Protraph
Lack of good storyline.
Grimossfer
Clever and entertaining enough to recommend even to members of the 1%
Bob
This is one of the best movies I’ve seen in a very long time. You have to go and see this on the big screen.
Jerrie
It's a good bad... and worth a popcorn matinée. While it's easy to lament what could have been...
vincentlynch-moonoi
Yes, I love Ronald Colman. Most of all for his starring role in "Random Harvest", but also for "A Tale Of Two Cities", "Lost Horizon", "Prisoner Of Zenda", "The Light That Failed", "The Talk Of The Town", and "Arrowsmith". But this film -- only his second talkie -- is simply too decrepit for me to enjoy...other than to see him in such an early role.Nevertheless, Colman is the one bright spot here. The acting of Dudley Diggs...did anyone...even way back then...think this man could be a movie actor. It may very well be the worst acting performance I've ever seen. And Ann Harding -- now I've seen Harding in a number of other films and rather enjoyed her. But here the overacting is just terrible.Clearly, for its time, this was an ambitious film. But as much as I like films beginning around 1933 (give or take a year), this one is just too decrepit. I'll keep the DVD simply because I love Ronald Colman.
Antonius Block
There is such an element of unreality to the idea that the warden at the Devil's Island penal colony would allow one of the inmates to act as a servant in his home and to be alone with his wife throughout the day, that you'll have to go into this movie suspending your disbelief. Ronald Colman is suave as the convict, and it's always a joy to see him, and here he is opposite Ann Harding, who varies between down to earth and over-emoting. The film does set the stage with some nice 'hard prison' scenes, including one of a man howling in solitary confinement, but next to Colman smooth-talking Harding, something seems off. Perhaps Colman is a little too debonair. On the other hand, the film is entertaining and worth seeing.
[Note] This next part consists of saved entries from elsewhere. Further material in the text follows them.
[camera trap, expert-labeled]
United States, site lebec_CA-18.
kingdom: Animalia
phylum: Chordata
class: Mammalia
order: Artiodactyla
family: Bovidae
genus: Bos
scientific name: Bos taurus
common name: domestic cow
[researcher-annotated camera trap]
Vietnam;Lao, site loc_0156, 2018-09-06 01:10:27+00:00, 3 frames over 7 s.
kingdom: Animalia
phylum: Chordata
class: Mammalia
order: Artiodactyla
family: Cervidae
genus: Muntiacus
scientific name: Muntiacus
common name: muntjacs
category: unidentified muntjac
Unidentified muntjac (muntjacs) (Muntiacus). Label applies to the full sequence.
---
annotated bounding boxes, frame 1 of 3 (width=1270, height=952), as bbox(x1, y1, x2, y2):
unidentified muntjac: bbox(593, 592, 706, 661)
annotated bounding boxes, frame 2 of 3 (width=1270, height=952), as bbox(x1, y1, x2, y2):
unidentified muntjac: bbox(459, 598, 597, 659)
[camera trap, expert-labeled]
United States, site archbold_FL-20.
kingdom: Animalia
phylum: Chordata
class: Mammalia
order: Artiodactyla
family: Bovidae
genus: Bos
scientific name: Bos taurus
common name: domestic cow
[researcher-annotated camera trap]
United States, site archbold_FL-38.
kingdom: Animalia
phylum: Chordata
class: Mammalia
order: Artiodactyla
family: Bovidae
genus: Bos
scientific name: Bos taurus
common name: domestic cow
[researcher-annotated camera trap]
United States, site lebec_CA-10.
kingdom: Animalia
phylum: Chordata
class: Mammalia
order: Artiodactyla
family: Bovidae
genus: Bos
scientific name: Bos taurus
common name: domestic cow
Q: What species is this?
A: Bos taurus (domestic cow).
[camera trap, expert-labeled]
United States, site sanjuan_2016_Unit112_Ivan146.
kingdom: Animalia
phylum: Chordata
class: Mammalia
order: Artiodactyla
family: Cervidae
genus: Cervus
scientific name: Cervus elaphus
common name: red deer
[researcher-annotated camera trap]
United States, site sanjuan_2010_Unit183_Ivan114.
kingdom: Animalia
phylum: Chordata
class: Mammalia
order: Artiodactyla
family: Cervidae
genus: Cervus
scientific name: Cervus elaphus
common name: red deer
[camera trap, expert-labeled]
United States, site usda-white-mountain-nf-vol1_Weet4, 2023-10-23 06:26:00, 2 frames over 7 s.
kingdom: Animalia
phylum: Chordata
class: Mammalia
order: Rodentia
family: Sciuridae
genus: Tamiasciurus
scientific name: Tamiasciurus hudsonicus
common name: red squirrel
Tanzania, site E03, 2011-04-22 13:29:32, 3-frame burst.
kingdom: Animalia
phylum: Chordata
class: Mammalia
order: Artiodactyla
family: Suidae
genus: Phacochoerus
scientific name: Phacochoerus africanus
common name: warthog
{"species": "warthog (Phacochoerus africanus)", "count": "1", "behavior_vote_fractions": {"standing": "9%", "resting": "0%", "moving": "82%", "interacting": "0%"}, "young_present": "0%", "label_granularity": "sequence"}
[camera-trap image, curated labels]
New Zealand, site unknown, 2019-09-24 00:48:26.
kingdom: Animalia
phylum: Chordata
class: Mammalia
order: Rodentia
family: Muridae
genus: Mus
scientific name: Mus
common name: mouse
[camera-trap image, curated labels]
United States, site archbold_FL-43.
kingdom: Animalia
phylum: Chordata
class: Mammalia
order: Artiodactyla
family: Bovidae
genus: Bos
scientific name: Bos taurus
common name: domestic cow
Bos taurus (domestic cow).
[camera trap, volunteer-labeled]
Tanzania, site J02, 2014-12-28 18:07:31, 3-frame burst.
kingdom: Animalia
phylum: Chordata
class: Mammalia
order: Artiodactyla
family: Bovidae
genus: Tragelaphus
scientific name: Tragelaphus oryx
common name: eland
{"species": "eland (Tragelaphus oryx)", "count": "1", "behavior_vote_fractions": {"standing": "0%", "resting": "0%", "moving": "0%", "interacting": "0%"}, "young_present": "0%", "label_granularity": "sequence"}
I liked the supporting cast most, and thought that Dudley Digges turned in the best performance as the warden, angrily spewing his bile.
axeldahl
No story value here but worth for Ronald Colman - always emotional in his own restrained way.I have alas never seen this obscure early talkie with a fair 35mm print but the 16mm used for the french VHS Samuel Goldwyn 1990 edition allows to see that the sets and photography of this "Condemned" were of absolute first rate : William Cameron Menzies (sets), George S. Barnes & Greg Toland (photography) make for quite a team !A bit like Susan Lenox two years later and its magnificent William H. Daniels lighting/framing and Cedric Gibbons angled sets : script-wise a very passable and previsible film but visually a true feast for the eyes.The 16mm print/edition is also mushy, unfocused and the video transfer is at least 6 stops below... Hopefully a proper 35mm original still exists somewhere - if only for the end sequence in the train station.
the_mysteriousx
This Ronald Colman film was his second talkie, following a rousing success in Bulldog Drummond earlier in 1929. For these two films, Colman received an Academy Award nomination for Best Actor and his work in this one is good. Samuel Goldwyn went through great pains to prepare Colman for talkies and for audiences' expectations of his voice to match his on-screen persona. In this film, Colman plays a suave thief who is sentenced to prison on Devil's Island. Once there, the warden employs him to aid his wife in household chores and there Colman falls in love with the beautiful Ann Harding.The plot is surprisingly not too ridiculous as both Colman's and Harding's characters really don't want to start an affair out of respect for each other and for the warden (a solid Dudley Digges). However, once the warden buys into local gossip that his wife is having an affair, he cannot help but constantly become angry. Each time the plot has a chance to become silly and over-melodramatic, it takes a step back and seems to have a conscience. For an early talkie, that is impressive. Further more impressive were the many dolly moves employed by the cameraman. This is not too static for such an early sound film and there is good use of sound effects being layed over the montage. All that being said, it is not a great film. It is never fully engrossing as Alibi and Applause were at times, but for a film from the class of 1929 this one is a winner and Colman, Harding, Digges and Louis Wolheim as Colman's convict friend are all excellent.